La inconsistencia democrática

Para superar la crisis, los peruanos deben elevar el debate público desde el respeto a la democracia y lo que ella implica, sobre todo, en momentos complejos.

La última década ha sido, para el Perú, una secuencia concatenada de inestabilidad política. Desde 2016, la sucesión casi coreográfica de renuncias presidenciales, vacancias exprés, cierres de Congreso y crisis ministeriales ha convertido lo que debió suponerse como excepcionalidad en norma. La política peruana ha pasado de ser un campo de competencia institucional a un espacio de abuso de la ley permanente.

Los datos de Latinobarómetro 2023 no hacen sino confirmar esta intuición colectiva. Apenas el 51% de ciudadanos declara preferir la democracia, mientras solo 19% se dice satisfecho con su funcionamiento. Se trata del registro más bajo en casi dos décadas de mediciones continuas.

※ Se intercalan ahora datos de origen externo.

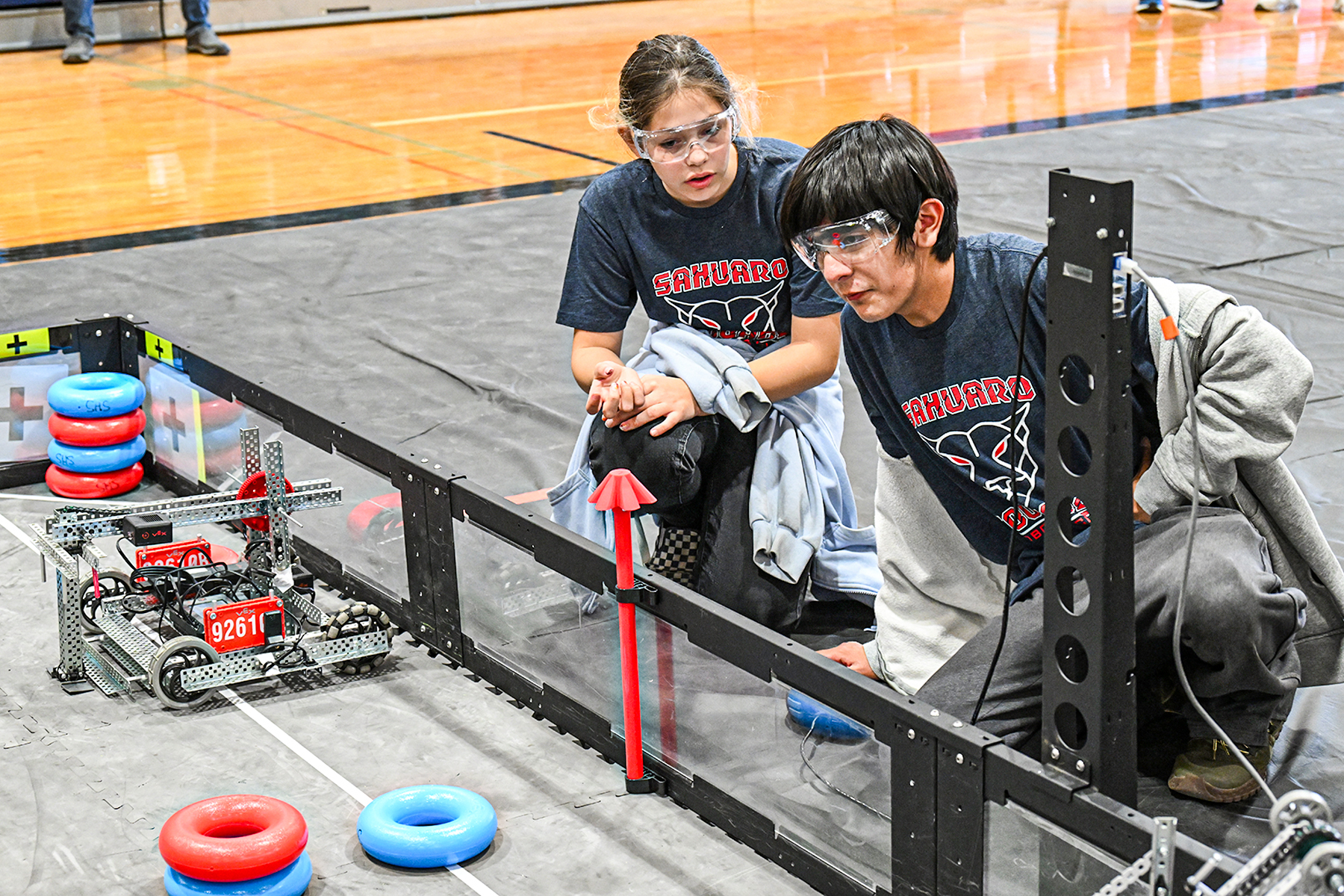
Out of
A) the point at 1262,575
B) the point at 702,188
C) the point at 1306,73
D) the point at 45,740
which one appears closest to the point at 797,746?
the point at 1262,575

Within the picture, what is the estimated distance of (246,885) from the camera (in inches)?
84.1

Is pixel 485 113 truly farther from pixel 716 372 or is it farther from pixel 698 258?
pixel 716 372

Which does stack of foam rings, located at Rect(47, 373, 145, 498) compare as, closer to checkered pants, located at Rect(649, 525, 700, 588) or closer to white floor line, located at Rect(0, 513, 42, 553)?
white floor line, located at Rect(0, 513, 42, 553)

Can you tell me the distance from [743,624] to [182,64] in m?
9.54

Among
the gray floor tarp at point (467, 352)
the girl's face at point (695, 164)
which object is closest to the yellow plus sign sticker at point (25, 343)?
the gray floor tarp at point (467, 352)

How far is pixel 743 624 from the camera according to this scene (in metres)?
2.19

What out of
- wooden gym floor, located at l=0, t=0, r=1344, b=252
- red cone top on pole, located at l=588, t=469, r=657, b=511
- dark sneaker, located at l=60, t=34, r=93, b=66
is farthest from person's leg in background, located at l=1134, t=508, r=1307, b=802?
dark sneaker, located at l=60, t=34, r=93, b=66

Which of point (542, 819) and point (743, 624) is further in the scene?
point (542, 819)

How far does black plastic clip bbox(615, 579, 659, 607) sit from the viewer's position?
7.70ft

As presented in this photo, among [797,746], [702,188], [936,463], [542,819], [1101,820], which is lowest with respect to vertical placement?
[542,819]

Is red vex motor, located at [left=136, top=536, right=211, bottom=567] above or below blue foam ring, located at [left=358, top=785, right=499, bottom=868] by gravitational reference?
above

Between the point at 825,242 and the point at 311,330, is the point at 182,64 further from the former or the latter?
the point at 825,242

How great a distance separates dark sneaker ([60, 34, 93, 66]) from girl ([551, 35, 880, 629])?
29.2ft

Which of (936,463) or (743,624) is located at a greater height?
(936,463)
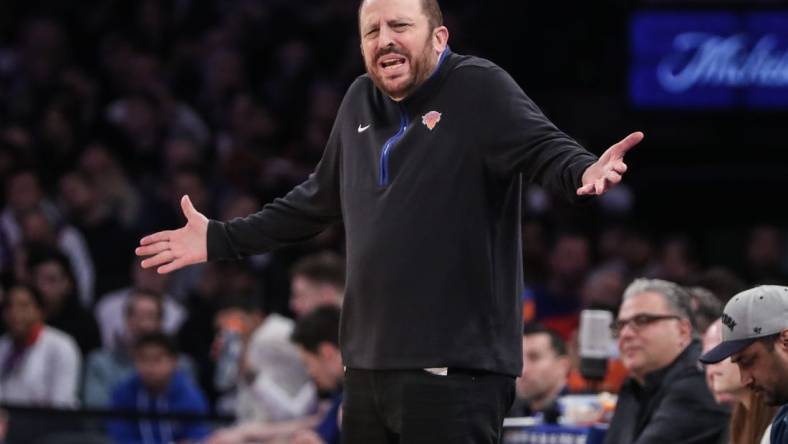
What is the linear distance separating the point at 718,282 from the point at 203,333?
354 cm

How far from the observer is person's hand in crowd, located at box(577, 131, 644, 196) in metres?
3.34

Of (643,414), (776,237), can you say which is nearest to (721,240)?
(776,237)

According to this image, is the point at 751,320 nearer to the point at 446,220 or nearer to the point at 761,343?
the point at 761,343

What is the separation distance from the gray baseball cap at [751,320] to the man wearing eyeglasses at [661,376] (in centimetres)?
99

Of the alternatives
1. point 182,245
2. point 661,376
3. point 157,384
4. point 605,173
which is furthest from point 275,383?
point 605,173

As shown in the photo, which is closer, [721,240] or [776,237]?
[776,237]

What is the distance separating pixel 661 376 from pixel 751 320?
127 cm

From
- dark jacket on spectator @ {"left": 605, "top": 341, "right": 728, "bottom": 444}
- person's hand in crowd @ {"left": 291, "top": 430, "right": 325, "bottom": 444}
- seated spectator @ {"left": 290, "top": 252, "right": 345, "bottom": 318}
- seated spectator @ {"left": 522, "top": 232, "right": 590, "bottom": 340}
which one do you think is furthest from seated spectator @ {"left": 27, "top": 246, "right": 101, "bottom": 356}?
dark jacket on spectator @ {"left": 605, "top": 341, "right": 728, "bottom": 444}

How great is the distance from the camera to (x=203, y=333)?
1007cm

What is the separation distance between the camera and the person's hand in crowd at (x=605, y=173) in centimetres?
334

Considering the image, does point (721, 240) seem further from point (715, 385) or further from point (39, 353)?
point (715, 385)

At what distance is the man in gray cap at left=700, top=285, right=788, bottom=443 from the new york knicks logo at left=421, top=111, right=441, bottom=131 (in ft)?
4.04

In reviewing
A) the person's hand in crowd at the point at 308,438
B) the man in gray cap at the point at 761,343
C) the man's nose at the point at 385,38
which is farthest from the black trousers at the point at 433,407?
the person's hand in crowd at the point at 308,438

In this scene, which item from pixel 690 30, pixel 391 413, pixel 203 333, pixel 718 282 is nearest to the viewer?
pixel 391 413
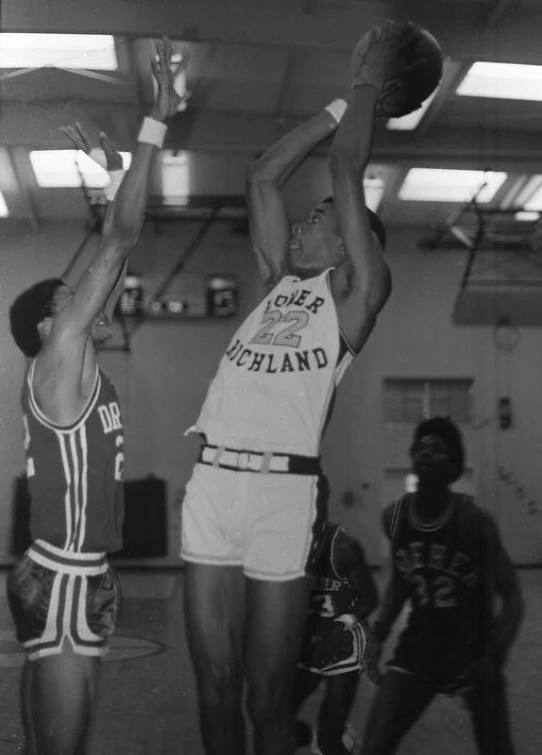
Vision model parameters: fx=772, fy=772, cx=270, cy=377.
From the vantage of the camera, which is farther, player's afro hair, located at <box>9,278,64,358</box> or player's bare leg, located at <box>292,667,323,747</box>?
player's bare leg, located at <box>292,667,323,747</box>

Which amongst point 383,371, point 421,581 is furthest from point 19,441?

Peor aún, el 44% tolera la idea de un golpe ejecutivo. No es casual, tampoco, que dos tercios de la población perciban que las libertades políticas se han visto constreñidas. La erosión no es únicamente institucional, sino también emocional y cultural.

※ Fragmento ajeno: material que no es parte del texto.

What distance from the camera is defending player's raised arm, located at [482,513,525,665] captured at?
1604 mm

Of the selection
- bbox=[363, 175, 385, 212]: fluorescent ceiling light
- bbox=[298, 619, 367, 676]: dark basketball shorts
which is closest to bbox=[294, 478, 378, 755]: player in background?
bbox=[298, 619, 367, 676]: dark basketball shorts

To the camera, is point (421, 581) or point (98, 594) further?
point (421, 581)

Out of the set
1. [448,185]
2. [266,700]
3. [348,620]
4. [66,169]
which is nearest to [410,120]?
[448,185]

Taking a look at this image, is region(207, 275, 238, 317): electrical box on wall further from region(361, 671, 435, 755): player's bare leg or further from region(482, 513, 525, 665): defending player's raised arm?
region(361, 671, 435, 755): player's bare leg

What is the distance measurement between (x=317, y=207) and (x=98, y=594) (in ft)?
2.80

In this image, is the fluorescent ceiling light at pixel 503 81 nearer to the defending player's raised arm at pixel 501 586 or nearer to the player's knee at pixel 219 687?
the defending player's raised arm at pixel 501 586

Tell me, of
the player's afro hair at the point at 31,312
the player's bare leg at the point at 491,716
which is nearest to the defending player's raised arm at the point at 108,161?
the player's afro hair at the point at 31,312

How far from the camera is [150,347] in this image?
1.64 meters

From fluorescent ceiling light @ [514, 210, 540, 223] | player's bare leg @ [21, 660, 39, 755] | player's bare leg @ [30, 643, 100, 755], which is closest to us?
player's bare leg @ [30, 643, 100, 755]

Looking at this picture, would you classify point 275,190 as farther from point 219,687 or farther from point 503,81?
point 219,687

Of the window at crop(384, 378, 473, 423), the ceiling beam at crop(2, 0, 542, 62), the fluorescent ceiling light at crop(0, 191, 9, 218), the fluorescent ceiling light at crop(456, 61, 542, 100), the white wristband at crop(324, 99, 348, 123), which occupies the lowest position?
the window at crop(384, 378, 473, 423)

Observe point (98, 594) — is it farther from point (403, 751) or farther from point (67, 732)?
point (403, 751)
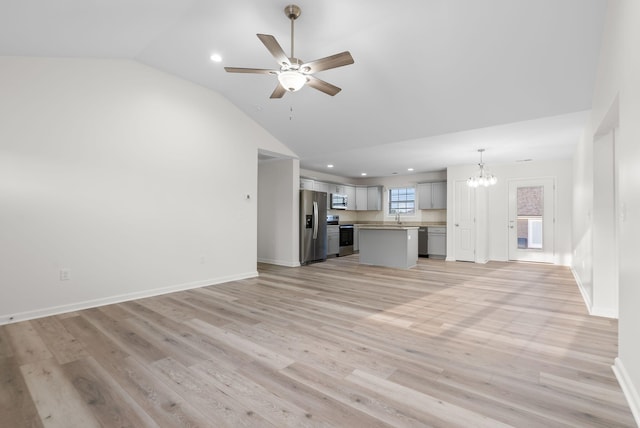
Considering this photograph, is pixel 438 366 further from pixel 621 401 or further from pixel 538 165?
pixel 538 165

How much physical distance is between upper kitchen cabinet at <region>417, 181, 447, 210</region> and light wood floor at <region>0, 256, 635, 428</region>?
4.62 meters

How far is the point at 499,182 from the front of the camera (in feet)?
24.6

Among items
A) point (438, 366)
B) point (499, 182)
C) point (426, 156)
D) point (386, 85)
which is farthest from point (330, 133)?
point (499, 182)

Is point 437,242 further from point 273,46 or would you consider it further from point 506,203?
point 273,46

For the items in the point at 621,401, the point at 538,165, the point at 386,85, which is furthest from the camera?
the point at 538,165

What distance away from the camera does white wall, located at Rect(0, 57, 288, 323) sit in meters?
3.25

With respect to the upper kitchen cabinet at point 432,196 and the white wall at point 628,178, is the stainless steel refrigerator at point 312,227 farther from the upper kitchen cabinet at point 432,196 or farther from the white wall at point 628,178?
the white wall at point 628,178

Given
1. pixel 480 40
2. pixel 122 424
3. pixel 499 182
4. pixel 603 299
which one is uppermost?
pixel 480 40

En ese ecosistema de desafección, la polarización encuentra terreno fértil. La desconfianza hacia partidos, Congreso y élites políticas ha debilitado el sentido de comunidad democrática, reemplazándolo por una lógica tribal donde la lealtad al grupo con incentivos de corto plazo personalistas pesa más que las reglas del juego y los objetivos de largo plazo (también llamadas perspectivas de Estado).

En ese sentido, el país ha entrado en un ciclo en el que los valores democráticos se adhieren y se abandonan según la coyuntura. Así, quienes reivindican el autogolpe de 1992 descalifican sin matices el intento golpista de Pedro Castillo; y quienes minimizan las responsabilidades de Castillo evocan 1992 como la encarnación misma de la infamia autoritaria. El principio es intercambiable, ya que lo único estable es la trinchera.

Esta inconsistencia es el síntoma más visible de una cultura democrática debilitada. Cuando el régimen democrático deja de ser un fin y se convierte en un medio, su defensa se vuelve arbitraria. Y esa selectividad incoherente, en democracias debilitadas, es la antesala del autoritarismo.

La reconstrucción de una cultura democrática, que no relativice golpismos, que no tolere atajos institucionales, que distinga entre adversarios y enemigos, requiere una ciudadanía que, lejos de reproducir la lógica de la polarización, recupere la centralidad del consenso mínimo: el compromiso con las reglas, incluso cuando resulten incómodas.

La inconsistencia democrática, en un año electoral, debe plantear la pregunta decisiva para el Perú, que no es solo quién gobernará, sino qué tipo de ciudadanía quiere ser.